Supplied entries Block Start

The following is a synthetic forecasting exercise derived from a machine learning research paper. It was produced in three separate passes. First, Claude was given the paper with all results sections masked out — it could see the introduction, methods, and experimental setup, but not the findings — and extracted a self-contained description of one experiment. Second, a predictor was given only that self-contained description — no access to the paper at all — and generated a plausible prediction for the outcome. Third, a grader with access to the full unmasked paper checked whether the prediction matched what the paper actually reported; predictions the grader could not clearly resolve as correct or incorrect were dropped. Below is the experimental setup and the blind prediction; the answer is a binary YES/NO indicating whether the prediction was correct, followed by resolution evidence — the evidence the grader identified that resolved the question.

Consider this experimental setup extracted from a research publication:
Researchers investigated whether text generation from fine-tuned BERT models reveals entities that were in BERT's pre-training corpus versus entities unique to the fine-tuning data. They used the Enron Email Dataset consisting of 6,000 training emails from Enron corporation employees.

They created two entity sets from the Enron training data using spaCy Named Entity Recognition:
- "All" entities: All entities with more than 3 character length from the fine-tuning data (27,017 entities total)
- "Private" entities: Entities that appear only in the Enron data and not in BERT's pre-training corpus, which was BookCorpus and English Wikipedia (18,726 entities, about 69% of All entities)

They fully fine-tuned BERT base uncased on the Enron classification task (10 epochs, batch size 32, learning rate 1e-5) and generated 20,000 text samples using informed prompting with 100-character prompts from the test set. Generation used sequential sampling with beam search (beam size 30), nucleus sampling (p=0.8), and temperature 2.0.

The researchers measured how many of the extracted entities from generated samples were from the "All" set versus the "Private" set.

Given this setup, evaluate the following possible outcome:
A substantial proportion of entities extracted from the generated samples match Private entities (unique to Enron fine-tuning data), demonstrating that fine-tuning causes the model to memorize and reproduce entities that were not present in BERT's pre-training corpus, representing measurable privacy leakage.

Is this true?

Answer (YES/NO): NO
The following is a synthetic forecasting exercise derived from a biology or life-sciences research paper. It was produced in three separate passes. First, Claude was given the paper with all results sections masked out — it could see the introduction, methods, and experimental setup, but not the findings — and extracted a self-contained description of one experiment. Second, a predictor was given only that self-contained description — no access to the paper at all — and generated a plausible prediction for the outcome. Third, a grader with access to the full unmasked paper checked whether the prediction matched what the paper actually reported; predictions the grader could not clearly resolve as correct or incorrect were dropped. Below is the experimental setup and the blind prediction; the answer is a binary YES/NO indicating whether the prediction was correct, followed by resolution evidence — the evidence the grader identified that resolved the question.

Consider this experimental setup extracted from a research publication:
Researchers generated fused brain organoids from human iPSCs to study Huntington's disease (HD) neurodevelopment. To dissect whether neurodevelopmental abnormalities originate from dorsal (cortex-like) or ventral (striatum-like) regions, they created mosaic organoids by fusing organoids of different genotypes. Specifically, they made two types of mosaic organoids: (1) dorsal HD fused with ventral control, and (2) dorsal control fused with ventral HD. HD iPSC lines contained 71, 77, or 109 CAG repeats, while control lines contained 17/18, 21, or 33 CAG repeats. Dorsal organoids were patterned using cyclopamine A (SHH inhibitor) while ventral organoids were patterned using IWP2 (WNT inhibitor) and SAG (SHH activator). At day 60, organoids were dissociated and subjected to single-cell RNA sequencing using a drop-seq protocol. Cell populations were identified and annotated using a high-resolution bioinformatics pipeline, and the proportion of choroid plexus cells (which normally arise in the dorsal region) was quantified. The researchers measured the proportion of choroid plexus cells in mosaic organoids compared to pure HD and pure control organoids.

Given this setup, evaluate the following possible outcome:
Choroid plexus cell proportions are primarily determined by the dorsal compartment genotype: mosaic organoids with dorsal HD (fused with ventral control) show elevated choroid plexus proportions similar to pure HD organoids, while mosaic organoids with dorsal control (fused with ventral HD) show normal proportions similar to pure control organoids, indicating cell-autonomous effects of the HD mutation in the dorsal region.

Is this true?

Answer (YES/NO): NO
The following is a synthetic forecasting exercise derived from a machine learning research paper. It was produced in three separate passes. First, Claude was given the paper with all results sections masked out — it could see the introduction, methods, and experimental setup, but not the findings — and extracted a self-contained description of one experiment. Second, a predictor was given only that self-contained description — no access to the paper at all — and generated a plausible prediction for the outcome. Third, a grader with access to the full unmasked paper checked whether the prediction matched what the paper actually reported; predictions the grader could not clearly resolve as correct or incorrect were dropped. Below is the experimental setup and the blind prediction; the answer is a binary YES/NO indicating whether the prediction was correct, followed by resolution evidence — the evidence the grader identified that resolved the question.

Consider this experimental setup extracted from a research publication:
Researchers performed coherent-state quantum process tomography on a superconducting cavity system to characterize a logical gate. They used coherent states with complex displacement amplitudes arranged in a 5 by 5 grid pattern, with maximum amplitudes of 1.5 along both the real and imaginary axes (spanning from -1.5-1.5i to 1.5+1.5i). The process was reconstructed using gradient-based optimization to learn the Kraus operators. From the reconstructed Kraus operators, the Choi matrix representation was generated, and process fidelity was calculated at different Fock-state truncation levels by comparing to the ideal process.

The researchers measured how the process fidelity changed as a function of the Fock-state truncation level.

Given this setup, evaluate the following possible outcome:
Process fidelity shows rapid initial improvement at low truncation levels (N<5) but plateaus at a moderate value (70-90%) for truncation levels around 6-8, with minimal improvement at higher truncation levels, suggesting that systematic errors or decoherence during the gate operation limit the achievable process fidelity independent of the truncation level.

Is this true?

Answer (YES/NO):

Supplied entries Block End

- _Exercise objective_
Filter the listing above so that only lines holding the word "control" remain, and report those lines.

- _Problem solution_
Researchers generated fused brain organoids from human iPSCs to study Huntington's disease (HD) neurodevelopment. To dissect whether neurodevelopmental abnormalities originate from dorsal (cortex-like) or ventral (striatum-like) regions, they created mosaic organoids by fusing organoids of different genotypes. Specifically, they made two types of mosaic organoids: (1) dorsal HD fused with ventral control, and (2) dorsal control fused with ventral HD. HD iPSC lines contained 71, 77, or 109 CAG repeats, while control lines contained 17/18, 21, or 33 CAG repeats. Dorsal organoids were patterned using cyclopamine A (SHH inhibitor) while ventral organoids were patterned using IWP2 (WNT inhibitor) and SAG (SHH activator). At day 60, organoids were dissociated and subjected to single-cell RNA sequencing using a drop-seq protocol. Cell populations were identified and annotated using a high-resolution bioinformatics pipeline, and the proportion of choroid plexus cells (which normally arise in the dorsal region) was quantified. The researchers measured the proportion of choroid plexus cells in mosaic organoids compared to pure HD and pure control organoids.
Choroid plexus cell proportions are primarily determined by the dorsal compartment genotype: mosaic organoids with dorsal HD (fused with ventral control) show elevated choroid plexus proportions similar to pure HD organoids, while mosaic organoids with dorsal control (fused with ventral HD) show normal proportions similar to pure control organoids, indicating cell-autonomous effects of the HD mutation in the dorsal region.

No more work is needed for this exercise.